Return every line of the material below that contains the word "farthest". Case counts.

— Begin —

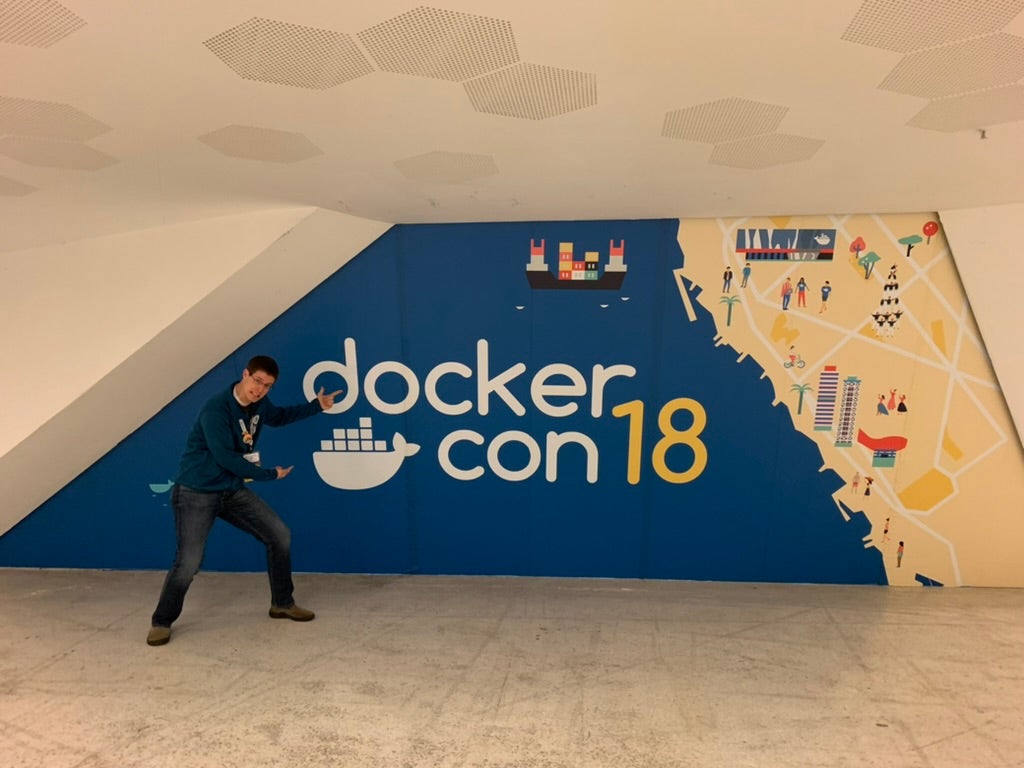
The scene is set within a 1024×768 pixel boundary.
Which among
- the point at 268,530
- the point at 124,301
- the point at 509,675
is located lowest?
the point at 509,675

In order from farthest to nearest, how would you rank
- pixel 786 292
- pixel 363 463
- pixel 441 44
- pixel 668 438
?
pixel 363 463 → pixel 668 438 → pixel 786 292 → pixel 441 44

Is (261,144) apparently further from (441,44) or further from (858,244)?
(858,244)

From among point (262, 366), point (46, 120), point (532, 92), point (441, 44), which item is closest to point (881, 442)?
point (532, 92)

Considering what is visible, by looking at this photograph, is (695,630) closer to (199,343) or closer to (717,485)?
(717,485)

— End —
— Begin —

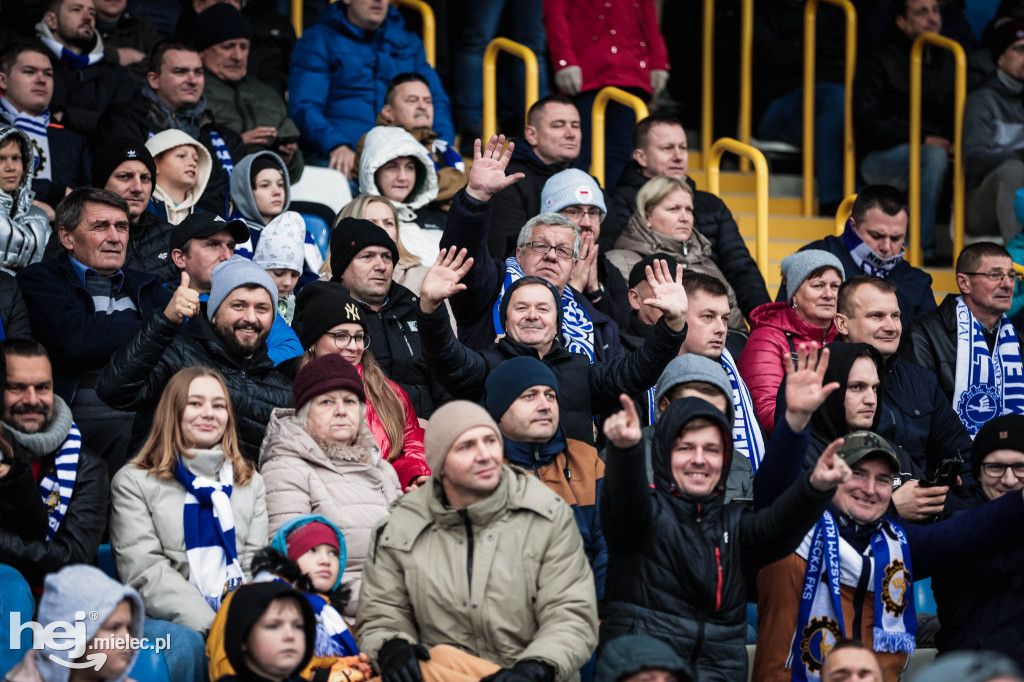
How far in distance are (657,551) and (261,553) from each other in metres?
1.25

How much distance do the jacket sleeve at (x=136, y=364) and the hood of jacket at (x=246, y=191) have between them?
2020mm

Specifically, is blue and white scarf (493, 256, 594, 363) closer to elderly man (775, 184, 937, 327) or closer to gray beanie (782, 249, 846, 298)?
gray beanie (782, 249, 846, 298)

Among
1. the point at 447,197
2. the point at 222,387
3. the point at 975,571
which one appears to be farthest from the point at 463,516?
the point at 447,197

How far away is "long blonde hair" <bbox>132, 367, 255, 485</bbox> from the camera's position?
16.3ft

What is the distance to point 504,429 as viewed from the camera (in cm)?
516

— End —

> [Solution]
In order from farthest to nearest, how would you rank
which one appears to be farthest from the point at 463,516?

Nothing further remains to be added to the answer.